## Documento fuente

+ + + + +

Para Hobbes, las leyes civiles existen solo por y como órdenes del soberano. La soberanía se basa en un contrato, por el cual los sujetos (súbditos) renuncian a sus derechos individuales de autoconservación y prosperidad, y los entregan a un individuo u organismo soberano.

La autoconservación, la seguridad, la paz y el bienestar, que son deseos o aspiraciones naturales de todo ser humano, constituyen el propósito (o finalidad) de toda soberanía y de sus leyes. 

El individuo que vive en una sociedad civil bajo un soberano no renuncia de ninguna manera a sus derechos naturales; solo autoriza a una persona pública a realizarlos, a hacerlos posible.

La obediencia a la ley conlleva una autolimitación y compromiso personal (esa es la esencia de la "ley", en oposición al "derecho" o la libertad, es el precio que todo individuo paga por ella). El artificio llamado Estado, el “hombre artificial” y “Dios mortal”, "al que le debemos nuestra paz y defensa bajo el Dios inmortal", surge de la comprensión de que la búsqueda individual de autoconservación conduce a una guerra de todos contra todos, algo exactamente opuesto a la autoconservación.

+ + + + +

## Objetivo 1
Según el texto sobre Hobbes, ¿a qué conduce la búsqueda individual de autoconservación?
## Objetivo 2
Enumera los deseos o aspiraciones naturales de todo ser humano que nombra el texto sobre Hobbes.
## Objetivo 3
Prolonga, por favor, el texto sobre Hobbes a partir de su última oración.

[Entradas de datos guardados]
+ + + + +

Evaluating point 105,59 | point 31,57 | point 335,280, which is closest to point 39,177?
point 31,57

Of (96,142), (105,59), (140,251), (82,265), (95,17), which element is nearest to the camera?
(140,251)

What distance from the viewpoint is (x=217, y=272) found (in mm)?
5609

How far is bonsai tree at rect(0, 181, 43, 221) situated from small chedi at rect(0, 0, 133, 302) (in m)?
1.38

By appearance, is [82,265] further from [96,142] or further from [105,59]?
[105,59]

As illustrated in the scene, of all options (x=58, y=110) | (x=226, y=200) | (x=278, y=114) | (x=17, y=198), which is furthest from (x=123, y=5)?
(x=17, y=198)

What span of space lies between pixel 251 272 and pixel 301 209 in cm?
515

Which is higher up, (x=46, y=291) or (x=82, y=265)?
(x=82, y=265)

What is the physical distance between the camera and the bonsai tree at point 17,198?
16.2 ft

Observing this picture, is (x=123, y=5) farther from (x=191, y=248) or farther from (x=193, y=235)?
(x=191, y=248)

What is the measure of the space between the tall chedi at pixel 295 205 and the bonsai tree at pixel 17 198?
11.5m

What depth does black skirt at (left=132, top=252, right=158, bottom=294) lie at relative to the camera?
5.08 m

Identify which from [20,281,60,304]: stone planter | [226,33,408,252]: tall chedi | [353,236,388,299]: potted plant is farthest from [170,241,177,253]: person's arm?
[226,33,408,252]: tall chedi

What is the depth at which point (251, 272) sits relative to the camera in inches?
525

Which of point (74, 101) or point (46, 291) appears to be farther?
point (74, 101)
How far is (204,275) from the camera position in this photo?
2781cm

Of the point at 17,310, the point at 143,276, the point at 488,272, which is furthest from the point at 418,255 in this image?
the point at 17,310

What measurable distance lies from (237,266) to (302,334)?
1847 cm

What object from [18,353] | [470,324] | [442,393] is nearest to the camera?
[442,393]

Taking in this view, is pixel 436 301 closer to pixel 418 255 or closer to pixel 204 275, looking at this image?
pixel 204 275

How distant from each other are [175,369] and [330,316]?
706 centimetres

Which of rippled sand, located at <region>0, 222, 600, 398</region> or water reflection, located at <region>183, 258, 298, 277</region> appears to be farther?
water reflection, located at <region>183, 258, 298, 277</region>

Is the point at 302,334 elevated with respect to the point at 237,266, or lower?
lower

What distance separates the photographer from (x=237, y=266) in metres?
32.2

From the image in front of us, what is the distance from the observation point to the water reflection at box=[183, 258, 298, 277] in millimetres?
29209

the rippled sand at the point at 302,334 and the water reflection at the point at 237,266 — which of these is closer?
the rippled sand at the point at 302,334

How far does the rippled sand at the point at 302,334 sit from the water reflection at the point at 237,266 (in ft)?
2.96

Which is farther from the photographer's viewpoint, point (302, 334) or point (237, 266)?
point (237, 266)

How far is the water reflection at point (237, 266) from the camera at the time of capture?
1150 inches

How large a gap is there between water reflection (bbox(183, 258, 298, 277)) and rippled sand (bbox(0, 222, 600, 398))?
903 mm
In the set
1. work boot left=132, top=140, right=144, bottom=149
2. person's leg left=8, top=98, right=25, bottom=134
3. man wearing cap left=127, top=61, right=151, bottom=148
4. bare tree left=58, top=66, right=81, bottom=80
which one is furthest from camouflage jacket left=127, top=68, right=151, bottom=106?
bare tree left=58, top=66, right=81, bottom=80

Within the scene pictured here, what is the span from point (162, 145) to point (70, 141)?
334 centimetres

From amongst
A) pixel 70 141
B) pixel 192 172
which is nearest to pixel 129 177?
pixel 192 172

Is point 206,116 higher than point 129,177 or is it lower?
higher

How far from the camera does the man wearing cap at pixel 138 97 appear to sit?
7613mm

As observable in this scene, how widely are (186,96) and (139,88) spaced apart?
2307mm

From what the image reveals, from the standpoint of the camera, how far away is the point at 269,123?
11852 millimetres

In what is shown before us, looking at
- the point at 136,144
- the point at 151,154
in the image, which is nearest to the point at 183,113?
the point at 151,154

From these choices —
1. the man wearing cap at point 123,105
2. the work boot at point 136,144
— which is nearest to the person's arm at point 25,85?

+ + + + +

## Respuesta correcta 1
A una guerra de todos contra todos.

## Respuesta correcta 2
La autoconservación, la seguridad, la paz y el bienestar.

## Respuesta correcta 3
El soberano es absoluto porque decide (y nadie puede imponérsele, solo se obedece a si mismo), pero esa potestad que le concedimos al nombrarlo nuestro representante (la de decidir, la de darle voluntad y movimiento a la máquina artificial que es el Estado, la de actuar como potencia unificadora de este nuevo cuerpo), también le fija su función, finalidad y propósito: preservarnos con vida a cada uno de los súbditos, darnos seguridad y crear las condiciones para la prosperidad y el bienestar. Por eso se ha sostenido, particularmente en el último siglo que, entre otras cosas, Hobbes dio el pie para lo que se llamaría posteriormente un “estado constitucional”.

El soberano (un hombre o una asamblea de hombres) decidirá y los súbditos obedeceremos pues, para sobrevivir y prosperar, necesitamos una razón común, caracterizada por la no contradicción y de validez continua y uniforme, y esta solo puede originarse en una persona pública que esté al mando (que podría muy bien ser también una asamblea de hombres tanto poco numerosa como muy numerosa).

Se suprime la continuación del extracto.